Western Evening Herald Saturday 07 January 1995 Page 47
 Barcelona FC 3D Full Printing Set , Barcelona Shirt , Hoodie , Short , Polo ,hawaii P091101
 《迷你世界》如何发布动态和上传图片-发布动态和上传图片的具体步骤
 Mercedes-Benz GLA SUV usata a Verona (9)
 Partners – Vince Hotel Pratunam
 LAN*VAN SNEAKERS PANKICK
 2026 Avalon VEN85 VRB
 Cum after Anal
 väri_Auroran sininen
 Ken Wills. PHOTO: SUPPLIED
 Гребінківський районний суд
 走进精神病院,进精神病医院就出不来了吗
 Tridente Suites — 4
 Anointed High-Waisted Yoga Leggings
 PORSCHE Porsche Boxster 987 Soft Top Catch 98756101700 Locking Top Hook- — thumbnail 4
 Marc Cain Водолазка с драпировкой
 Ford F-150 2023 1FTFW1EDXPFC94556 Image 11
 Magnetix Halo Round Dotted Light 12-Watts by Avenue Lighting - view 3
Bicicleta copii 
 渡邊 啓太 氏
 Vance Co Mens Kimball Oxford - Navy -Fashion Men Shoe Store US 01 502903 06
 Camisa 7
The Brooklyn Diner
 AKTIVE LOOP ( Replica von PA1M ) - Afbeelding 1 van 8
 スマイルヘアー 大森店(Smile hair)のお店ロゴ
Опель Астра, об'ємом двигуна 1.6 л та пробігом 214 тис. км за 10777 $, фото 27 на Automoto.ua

○ ○ ○ ○ ○

▸ **Exercise prompt**:
From the listing above, extract every line exactly as it stands.

▸ **Task response**:
Western Evening Herald Saturday 07 January 1995 Page 47
 Barcelona FC 3D Full Printing Set , Barcelona Shirt , Hoodie , Short , Polo ,hawaii P091101
 《迷你世界》如何发布动态和上传图片-发布动态和上传图片的具体步骤
 Mercedes-Benz GLA SUV usata a Verona (9)
 Partners – Vince Hotel Pratunam
 LAN*VAN SNEAKERS PANKICK
 2026 Avalon VEN85 VRB
 Cum after Anal
 väri_Auroran sininen
 Ken Wills. PHOTO: SUPPLIED
 Гребінківський районний суд
 走进精神病院,进精神病医院就出不来了吗
 Tridente Suites — 4
 Anointed High-Waisted Yoga Leggings
 PORSCHE Porsche Boxster 987 Soft Top Catch 98756101700 Locking Top Hook- — thumbnail 4
 Marc Cain Водолазка с драпировкой
 Ford F-150 2023 1FTFW1EDXPFC94556 Image 11
 Magnetix Halo Round Dotted Light 12-Watts by Avenue Lighting - view 3
Bicicleta copii 
 渡邊 啓太 氏
 Vance Co Mens Kimball Oxford - Navy -Fashion Men Shoe Store US 01 502903 06
 Camisa 7
The Brooklyn Diner
 AKTIVE LOOP ( Replica von PA1M ) - Afbeelding 1 van 8
 スマイルヘアー 大森店(Smile hair)のお店ロゴ
Опель Астра, об'ємом двигуна 1.6 л та пробігом 214 тис. км за 10777 $, фото 27 на Automoto.ua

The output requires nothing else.